“He’s so cute!” exclaims Sarah Polley in the opening scene of Splice. But cute is relative when you’re a scientist working at the cutting edge of genetic manipulation — the newborn creature Polley is cooing over is a writhing, tonguelike sac, apparently part caterpillar and part butcher-shop-window cow’s tongue — that recalls the monster Geena Davis imagines herself giving birth to in David Cronenberg’s The Fly.I’m sure director/co-writer Vincenzo Natali was aiming for a Cronenbergian mix of visceral shocks and cerebral themes with Splice, but instead he’s wound up making something that suggests what Species would have been like if it took itself way too seriously. But instead of Natasha Henstridge’s sexually insatiable alien-human hybrid, the creature at the centre of Splice is a mixture of earth creatures (frogs, snakes, insects) with a splash of human DNA to make it interesting. “Dren,” as Polley and her husband and lab partner Adrien Brody call it, quickly grows from a two-legged albino salamanderish thing into a humanoid female with a nasty little stinger on the end of her tail and a face that suggests Jacqueline Kennedy Onassis crossed with the picture of Björk on the cover of Homogenic. (Dren is played as an adult by Delphine Chanéac, who gives an overthought, check-out-my-modern-dance-training performance.) At first, Polley and Brody treat Dren partly as a lab specimen and partly as a daughter, all the while hiding her from the scientists and the executives at the pharmaceutical conglomerate that employs them. But Dren doesn’t remain docile for long — her accelerated life cycle means she hits her rebellious teenage phase when she’s only a month old. And when she acts out, her plans are much more worrisome than simply getting a tattoo on her ankle.

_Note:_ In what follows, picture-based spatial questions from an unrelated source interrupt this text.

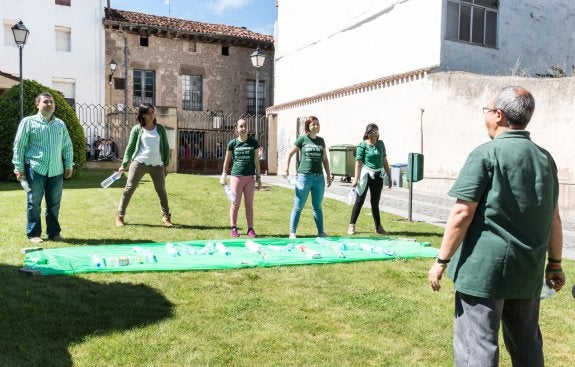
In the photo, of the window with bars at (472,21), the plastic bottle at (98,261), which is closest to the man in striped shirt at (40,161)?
the plastic bottle at (98,261)

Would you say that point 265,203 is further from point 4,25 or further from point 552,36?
point 4,25

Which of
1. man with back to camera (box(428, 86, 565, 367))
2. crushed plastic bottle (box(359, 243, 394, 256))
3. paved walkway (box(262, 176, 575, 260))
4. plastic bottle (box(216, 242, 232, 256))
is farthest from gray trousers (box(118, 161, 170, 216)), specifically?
man with back to camera (box(428, 86, 565, 367))

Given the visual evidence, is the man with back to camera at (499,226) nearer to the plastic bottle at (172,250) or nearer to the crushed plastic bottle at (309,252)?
the crushed plastic bottle at (309,252)

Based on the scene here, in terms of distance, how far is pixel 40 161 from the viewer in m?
6.75

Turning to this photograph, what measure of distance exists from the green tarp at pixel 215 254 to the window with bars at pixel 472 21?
11.5m

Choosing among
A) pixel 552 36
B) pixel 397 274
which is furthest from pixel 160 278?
pixel 552 36

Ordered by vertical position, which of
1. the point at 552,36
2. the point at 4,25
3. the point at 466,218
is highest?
the point at 4,25

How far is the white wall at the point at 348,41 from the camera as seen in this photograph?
56.6 ft

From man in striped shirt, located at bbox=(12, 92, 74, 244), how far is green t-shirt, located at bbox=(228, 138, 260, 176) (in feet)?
7.89

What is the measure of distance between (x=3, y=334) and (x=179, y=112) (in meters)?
28.0

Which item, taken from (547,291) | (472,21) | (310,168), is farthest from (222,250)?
(472,21)

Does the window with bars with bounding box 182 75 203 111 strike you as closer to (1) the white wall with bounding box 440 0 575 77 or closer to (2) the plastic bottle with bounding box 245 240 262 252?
(1) the white wall with bounding box 440 0 575 77

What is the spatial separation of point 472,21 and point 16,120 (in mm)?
14780

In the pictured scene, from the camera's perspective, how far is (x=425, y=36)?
16969 millimetres
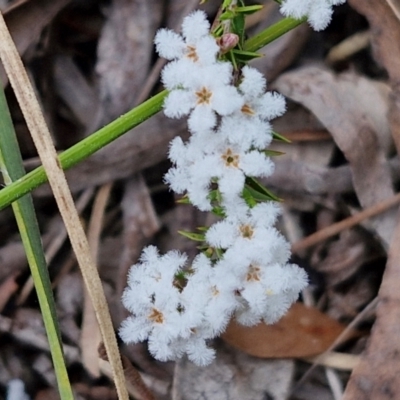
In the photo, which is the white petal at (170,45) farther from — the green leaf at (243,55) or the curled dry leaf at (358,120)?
the curled dry leaf at (358,120)

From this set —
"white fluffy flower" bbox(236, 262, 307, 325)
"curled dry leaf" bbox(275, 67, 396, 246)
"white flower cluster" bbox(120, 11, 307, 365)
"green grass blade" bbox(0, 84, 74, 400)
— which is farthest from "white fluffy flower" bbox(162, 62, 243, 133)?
"curled dry leaf" bbox(275, 67, 396, 246)

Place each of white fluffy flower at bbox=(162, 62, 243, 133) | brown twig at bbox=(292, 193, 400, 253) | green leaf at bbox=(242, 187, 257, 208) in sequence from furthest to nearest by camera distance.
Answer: brown twig at bbox=(292, 193, 400, 253) → green leaf at bbox=(242, 187, 257, 208) → white fluffy flower at bbox=(162, 62, 243, 133)

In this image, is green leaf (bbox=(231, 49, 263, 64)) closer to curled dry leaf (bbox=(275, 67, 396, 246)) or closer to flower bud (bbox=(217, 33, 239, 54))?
flower bud (bbox=(217, 33, 239, 54))

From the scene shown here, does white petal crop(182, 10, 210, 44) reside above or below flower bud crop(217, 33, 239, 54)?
above

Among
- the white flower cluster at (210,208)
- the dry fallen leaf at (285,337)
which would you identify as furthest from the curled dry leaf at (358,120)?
the white flower cluster at (210,208)

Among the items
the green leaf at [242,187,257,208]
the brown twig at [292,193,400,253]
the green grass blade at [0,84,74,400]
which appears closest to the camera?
the green leaf at [242,187,257,208]

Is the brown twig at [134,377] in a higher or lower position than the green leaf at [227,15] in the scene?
lower
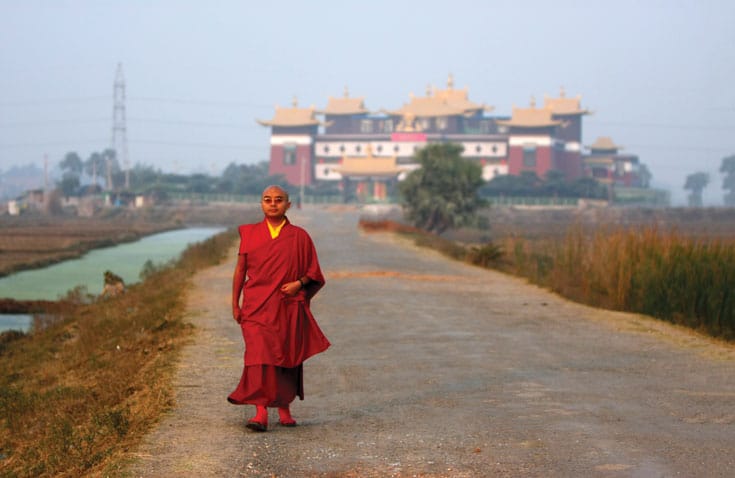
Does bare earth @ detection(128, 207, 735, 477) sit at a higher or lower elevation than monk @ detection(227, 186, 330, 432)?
lower

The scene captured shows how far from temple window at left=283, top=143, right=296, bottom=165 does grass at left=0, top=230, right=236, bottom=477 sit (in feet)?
294

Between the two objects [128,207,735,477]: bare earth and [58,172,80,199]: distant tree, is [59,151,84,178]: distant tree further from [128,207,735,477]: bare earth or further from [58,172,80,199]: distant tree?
[128,207,735,477]: bare earth

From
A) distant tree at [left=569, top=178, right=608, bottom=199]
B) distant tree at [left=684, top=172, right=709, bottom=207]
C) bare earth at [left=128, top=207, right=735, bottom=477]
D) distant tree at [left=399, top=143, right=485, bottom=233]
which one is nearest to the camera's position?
bare earth at [left=128, top=207, right=735, bottom=477]

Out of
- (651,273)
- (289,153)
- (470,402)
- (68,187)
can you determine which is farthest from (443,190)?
(68,187)

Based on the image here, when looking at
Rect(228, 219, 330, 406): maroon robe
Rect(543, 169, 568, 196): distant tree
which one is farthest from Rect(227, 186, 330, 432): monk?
Rect(543, 169, 568, 196): distant tree

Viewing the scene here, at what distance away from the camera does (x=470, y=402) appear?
7.43 meters

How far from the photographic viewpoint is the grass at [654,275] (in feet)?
42.2

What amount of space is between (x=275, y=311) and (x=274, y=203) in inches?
25.7

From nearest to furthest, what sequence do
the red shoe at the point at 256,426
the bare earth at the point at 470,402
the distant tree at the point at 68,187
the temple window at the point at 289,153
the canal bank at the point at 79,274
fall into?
1. the bare earth at the point at 470,402
2. the red shoe at the point at 256,426
3. the canal bank at the point at 79,274
4. the distant tree at the point at 68,187
5. the temple window at the point at 289,153

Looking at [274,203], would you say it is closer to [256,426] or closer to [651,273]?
[256,426]

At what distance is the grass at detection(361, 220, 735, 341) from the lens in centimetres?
1285

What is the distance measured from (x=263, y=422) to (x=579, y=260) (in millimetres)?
12309

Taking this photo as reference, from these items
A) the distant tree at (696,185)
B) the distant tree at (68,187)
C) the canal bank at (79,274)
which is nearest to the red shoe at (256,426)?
the canal bank at (79,274)

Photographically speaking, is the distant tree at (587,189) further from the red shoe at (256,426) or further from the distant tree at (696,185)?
the red shoe at (256,426)
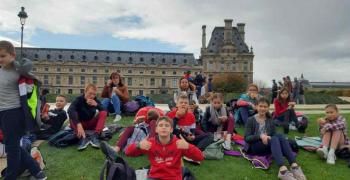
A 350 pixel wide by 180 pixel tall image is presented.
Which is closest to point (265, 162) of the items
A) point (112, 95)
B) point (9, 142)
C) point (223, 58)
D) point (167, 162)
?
point (167, 162)

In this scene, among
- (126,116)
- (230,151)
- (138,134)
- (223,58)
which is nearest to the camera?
(138,134)

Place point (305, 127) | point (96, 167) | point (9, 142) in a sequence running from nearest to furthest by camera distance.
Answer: point (9, 142) → point (96, 167) → point (305, 127)

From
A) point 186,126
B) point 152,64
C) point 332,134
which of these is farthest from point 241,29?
point 186,126

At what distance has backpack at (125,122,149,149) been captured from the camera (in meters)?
6.38

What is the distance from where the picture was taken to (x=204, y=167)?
6113mm

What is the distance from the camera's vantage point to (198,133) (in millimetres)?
6922

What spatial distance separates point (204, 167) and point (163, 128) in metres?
1.94

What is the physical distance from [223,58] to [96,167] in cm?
8445

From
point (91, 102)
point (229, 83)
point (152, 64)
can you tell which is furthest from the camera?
point (152, 64)

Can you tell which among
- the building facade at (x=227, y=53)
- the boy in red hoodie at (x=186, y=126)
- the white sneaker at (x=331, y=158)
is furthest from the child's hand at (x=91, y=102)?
the building facade at (x=227, y=53)

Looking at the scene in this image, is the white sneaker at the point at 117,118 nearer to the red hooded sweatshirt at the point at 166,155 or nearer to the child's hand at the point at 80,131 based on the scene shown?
the child's hand at the point at 80,131

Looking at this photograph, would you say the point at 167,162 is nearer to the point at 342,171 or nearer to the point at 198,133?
the point at 198,133

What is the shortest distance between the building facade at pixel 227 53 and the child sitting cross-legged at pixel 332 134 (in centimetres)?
8205

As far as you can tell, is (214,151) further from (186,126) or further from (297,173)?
(297,173)
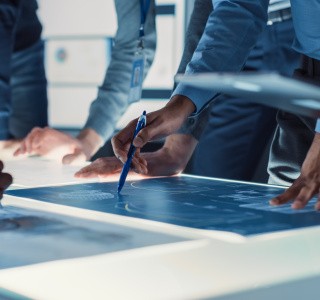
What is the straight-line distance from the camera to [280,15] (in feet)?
6.21

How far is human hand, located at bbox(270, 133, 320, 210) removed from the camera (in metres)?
1.13

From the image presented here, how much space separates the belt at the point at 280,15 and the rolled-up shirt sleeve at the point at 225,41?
0.97ft

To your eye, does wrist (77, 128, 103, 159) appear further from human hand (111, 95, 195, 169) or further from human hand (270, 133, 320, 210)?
human hand (270, 133, 320, 210)

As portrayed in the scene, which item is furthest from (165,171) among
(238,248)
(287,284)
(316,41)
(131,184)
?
(287,284)

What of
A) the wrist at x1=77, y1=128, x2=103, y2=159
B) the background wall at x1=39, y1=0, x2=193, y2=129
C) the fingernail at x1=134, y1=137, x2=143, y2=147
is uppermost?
the fingernail at x1=134, y1=137, x2=143, y2=147

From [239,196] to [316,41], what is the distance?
358 millimetres

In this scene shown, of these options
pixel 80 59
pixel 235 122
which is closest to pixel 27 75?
pixel 235 122

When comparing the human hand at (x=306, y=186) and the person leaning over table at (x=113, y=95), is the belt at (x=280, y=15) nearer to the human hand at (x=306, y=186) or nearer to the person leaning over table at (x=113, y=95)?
the person leaning over table at (x=113, y=95)

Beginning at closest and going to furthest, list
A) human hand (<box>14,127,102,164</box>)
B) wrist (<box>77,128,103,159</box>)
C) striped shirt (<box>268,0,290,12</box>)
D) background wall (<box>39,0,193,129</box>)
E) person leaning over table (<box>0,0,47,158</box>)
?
striped shirt (<box>268,0,290,12</box>) < human hand (<box>14,127,102,164</box>) < wrist (<box>77,128,103,159</box>) < person leaning over table (<box>0,0,47,158</box>) < background wall (<box>39,0,193,129</box>)

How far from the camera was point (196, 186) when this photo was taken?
140cm

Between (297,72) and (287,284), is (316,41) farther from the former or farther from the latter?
(287,284)

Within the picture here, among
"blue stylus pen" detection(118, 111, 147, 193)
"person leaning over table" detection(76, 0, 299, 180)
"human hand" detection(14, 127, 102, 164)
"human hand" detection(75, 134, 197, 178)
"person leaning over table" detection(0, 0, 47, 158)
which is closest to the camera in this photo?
"blue stylus pen" detection(118, 111, 147, 193)

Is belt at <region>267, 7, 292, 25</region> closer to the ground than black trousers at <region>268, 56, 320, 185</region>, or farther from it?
farther from it

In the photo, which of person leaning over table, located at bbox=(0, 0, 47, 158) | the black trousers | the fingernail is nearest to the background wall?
person leaning over table, located at bbox=(0, 0, 47, 158)
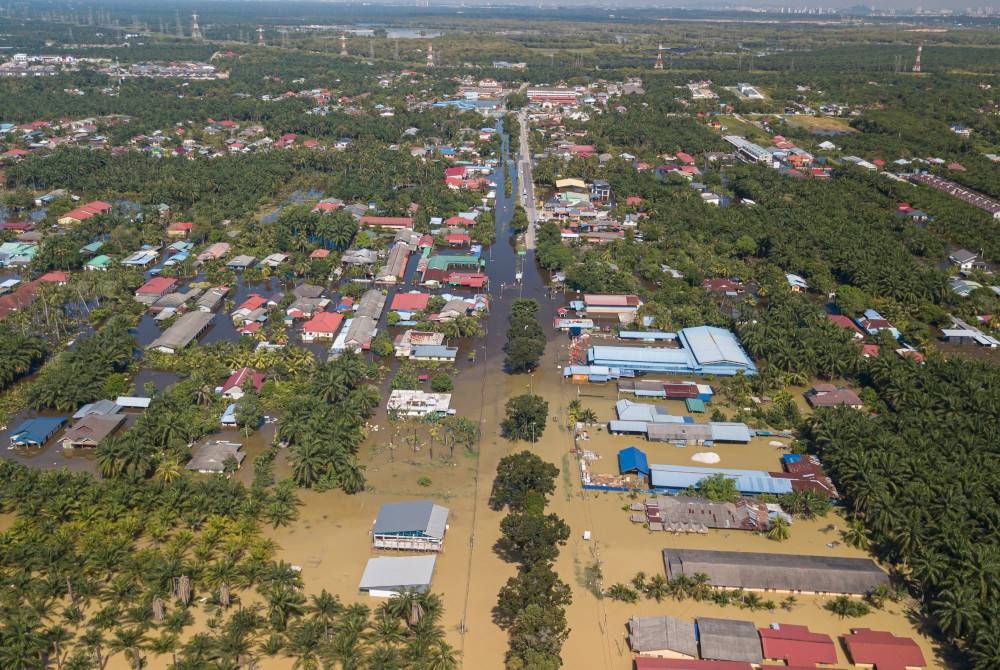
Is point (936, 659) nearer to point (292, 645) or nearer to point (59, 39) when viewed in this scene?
point (292, 645)

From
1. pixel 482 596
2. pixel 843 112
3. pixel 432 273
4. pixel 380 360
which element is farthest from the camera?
pixel 843 112

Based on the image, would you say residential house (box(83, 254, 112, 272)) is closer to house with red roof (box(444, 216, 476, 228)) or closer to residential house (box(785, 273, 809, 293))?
house with red roof (box(444, 216, 476, 228))

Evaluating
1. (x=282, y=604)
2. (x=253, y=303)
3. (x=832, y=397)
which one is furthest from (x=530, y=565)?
(x=253, y=303)

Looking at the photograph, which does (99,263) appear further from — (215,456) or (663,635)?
(663,635)

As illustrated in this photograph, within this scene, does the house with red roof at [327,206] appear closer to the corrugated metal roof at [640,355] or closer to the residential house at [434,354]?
the residential house at [434,354]

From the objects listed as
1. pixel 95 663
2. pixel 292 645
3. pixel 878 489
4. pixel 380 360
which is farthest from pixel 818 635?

The plot of Splice seems as poorly thought-through as Polley and Brody’s experiment. You get the feeling that Natali knew that, for practical plot purposes, the movie would have to take place within a high-tech biotech company — it’s the only place where something like Dren could possibly be created — and then chose to ignore the fact that this setting makes everything else that happens in the script completely implausible. It’s ridiculous to think that Polley and Brody could keep Dren’s existence a secret for as long as they do, or then ship her to an abandoned barn on the farm where Polley grew up. (It’s also never explained how this poor farm girl, who apparently was the victim of relentless abuse as a child, became a world-class geneticist by the age of 35.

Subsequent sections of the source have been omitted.